Wie kann die Kenntnis über den Einfluss der Kultur für das Qualitätsmanagement genutzt werden?

Kultur entsteht als Reaktion auf die herrschenden Verhältnisse in der Organisation. Das bedeutet: Jede Veränderung in den Berichtswegen oder im Zielsystem des Unternehmens, jede Einstellung, jede Versetzung, jede Entlassung, jede Prozessoptimierung und jeder Verbesserungsvorschlag hat Einfluss auf die ausgesprochenen und auch unausgesprochenen Normen, Rituale und Regeln der Zusammenarbeit in den einzelnen Organisationseinheiten. Qualitätsmanager arbeiten also fortlaufend an der Kultur der Organisation – nur eben vielfach unbewusst.

Wer wirksame Prozessveränderungen oder Verbesserungen umsetzen will, muss von vornherein systematisch die Auswirkungen auf die sichtbaren und unsichtbaren Kulturelemente, Rituale und Verhaltensweisen sowie die formalen und informalen Regeln der Zusammenarbeit bedenken:

  • Nutzen Sie interne Audits, um zu erfahren, wie zusammengearbeitet wird? Wie werden Informationen ausgetauscht? Gibt es Rituale, die die Zusammenarbeit prägen? Wo finden sich informale Vorgehensweisen, die als Ausweichbewegungen Lücken in Prozessbeschreibungen kompensieren, um auf diese Weise das Funktionieren der Abläufe zu gewährleisten?
  • Beziehen Sie bei der Planung von Verbesserungen oder der Entwicklung des Managementsystems Betroffene mit ein. Was sind ausdrücklich, aber auch nicht explizit geäußerte Erwartungen der Mitarbeiter? Welche Kompetenzen sind vorhanden, die nicht genutzt werden? Wie können mögliche Ängste und Widerstände reduziert werden? Wie sehen formale und informale Kommunikationswege aus?
  • Hinterfragen Sie bei Reklamationen oder Prozessanalysen die Hintergründe der Abweichungen von Vorgaben. Sind die Strukturen so gestaltet, dass Ziele und Erwartungen aller interessierten Parteien unterstützt werden? Wie können sinnvolle und wirksame Prozesse gestaltet werden?

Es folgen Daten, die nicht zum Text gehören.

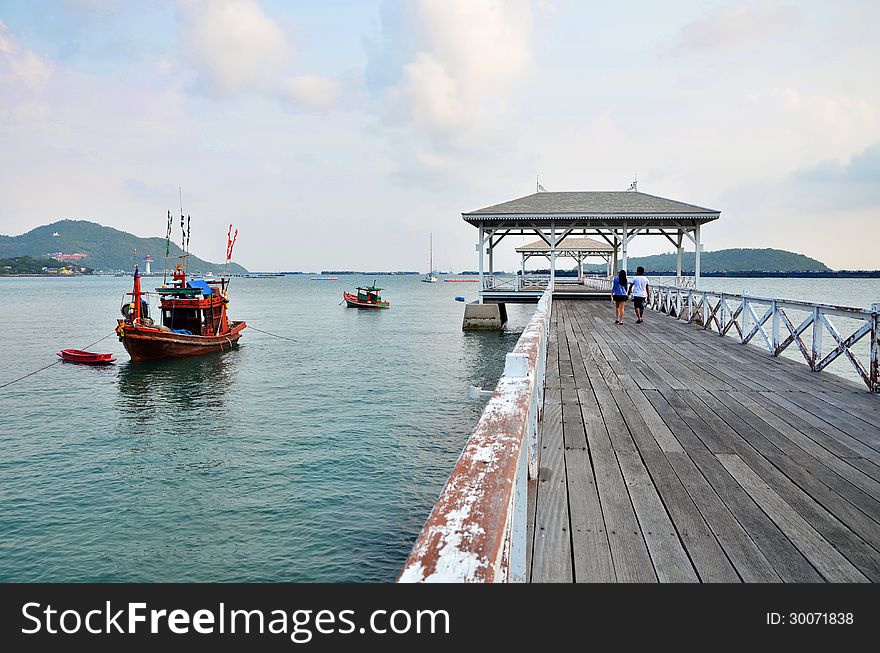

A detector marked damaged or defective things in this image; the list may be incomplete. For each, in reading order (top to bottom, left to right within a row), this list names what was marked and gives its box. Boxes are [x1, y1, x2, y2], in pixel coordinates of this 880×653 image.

peeling paint on railing [398, 290, 552, 580]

Welche Erfahrungen haben Sie mit der Gestaltung Ihrer Organisationskultur gemacht? Welche Ansätze nutzen Sie in Ihrer Organisation, um eine erwünschte Kulturentwicklung zu fördern? Ich freue mich auf den Austausch mit Ihnen.


[1] Dr. Sommerhoff, Benedikt (2018): Expertenwissen für DGQ-Mitglieder „Wenn’s soft wird, wird’s hart“
[2] Edgar H. Schein (2018): Organizational Culture and Leadership
[3] Stefan Kühl (2018): Organisationskultur beeinflussen

 

Über die Autorin: Silke Krischke

Silke Krischke, Dipl.-Wirt.Ing., syst. Organisationsentwicklerin, DGQ-Trainerin/-Prüferin/-Autorin, Mitglied im Leitungsteam des DGQ-Fachkreises QM als Organisationsentwicklung. Sie arbeitet als Senior Consultant bei der 3DSE Management Consultants GmbH, der führenden unabhängigen Managementberatung für Innovation und F&E.

2 Kommentare bei “Wie Qualitätsmanager die Kultur entwickeln”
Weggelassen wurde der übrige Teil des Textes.